Records to use:
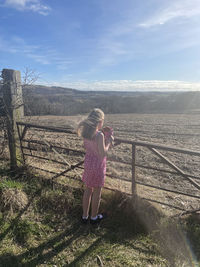 Rear view of woman standing on landscape against sky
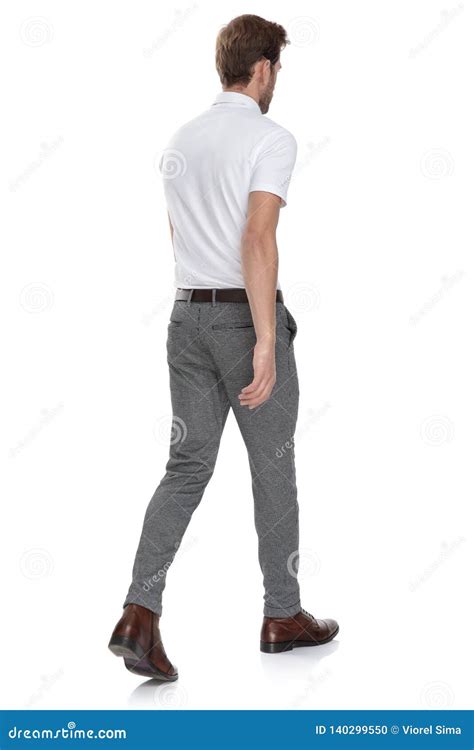 Side Rear View Of A Smart Casual Man Walking Away Stock Photo Image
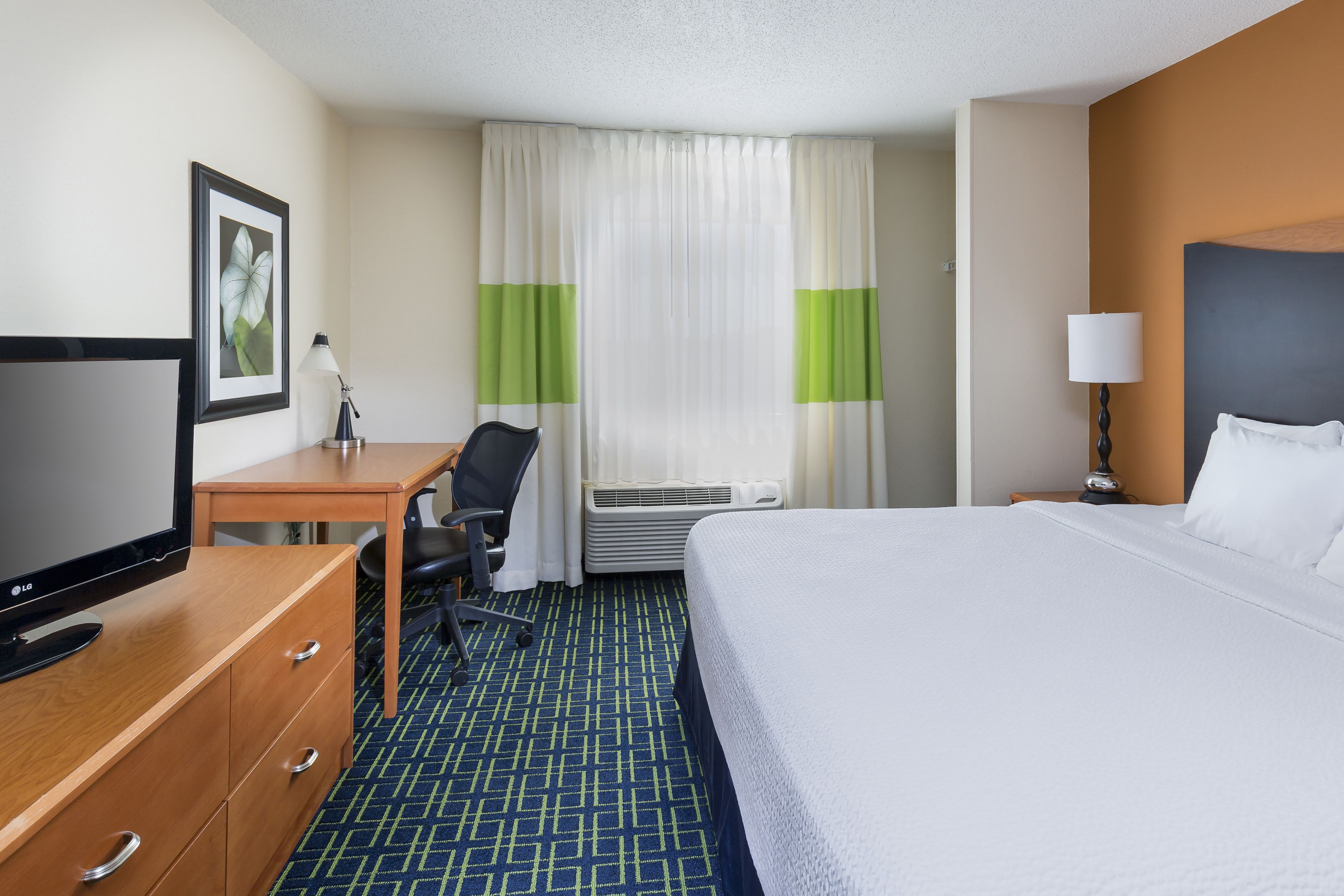 Guest room at the AmericInn by Wyndham Topeka in Topeka, Kansas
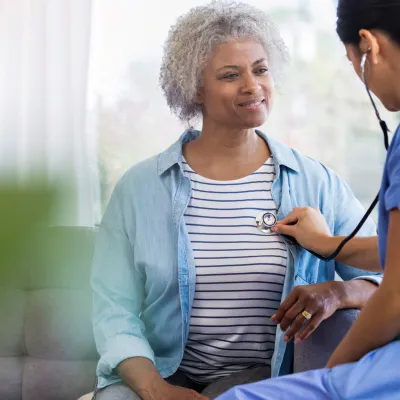 Female Doctor Listening to Woman's Heart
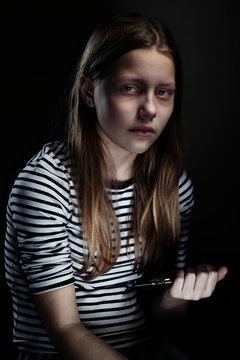 Teenager girl with a cigarette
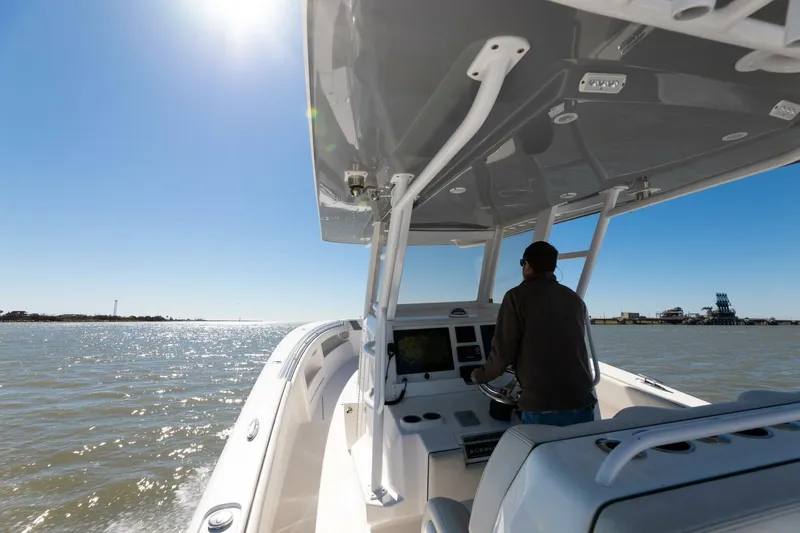  Yacht Photos Pics 2019 Invincible 39 Open Fisherman boat cruising on sunny waters.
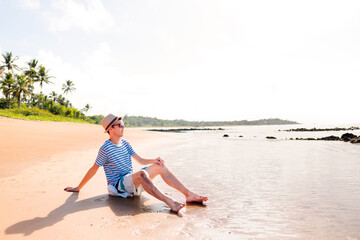 Wall Mural - A man sitting on the sandy beach, relaxing. enjoying summer vacation on a paradise beach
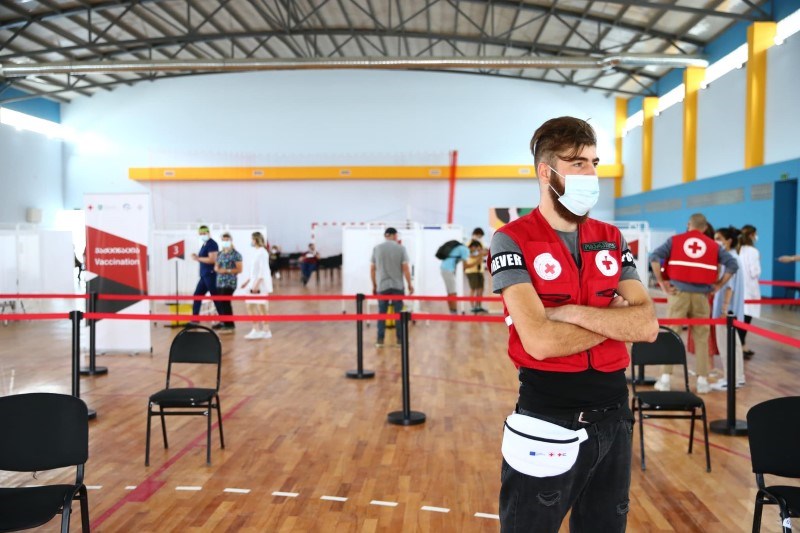 En mann med munnbind og Røde Kors-unfiform står i en idrettshall som er omgjort til vaksinesenter.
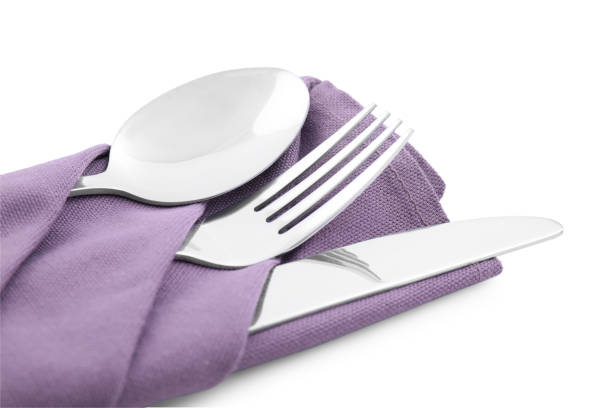 Clean cutlery with napkin isolated on white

What to do:
Beginning with the line where "Guest room at" appears, restate word for word every line down to the last one in the data, but keep the pictures out.

Exercise output:
 Guest room at the AmericInn by Wyndham Topeka in Topeka, Kansas
 Female Doctor Listening to Woman's Heart
 Teenager girl with a cigarette
  Yacht Photos Pics 2019 Invincible 39 Open Fisherman boat cruising on sunny waters.
 Wall Mural - A man sitting on the sandy beach, relaxing. enjoying summer vacation on a paradise beach
 En mann med munnbind og Røde Kors-unfiform står i en idrettshall som er omgjort til vaksinesenter.
 Clean cutlery with napkin isolated on white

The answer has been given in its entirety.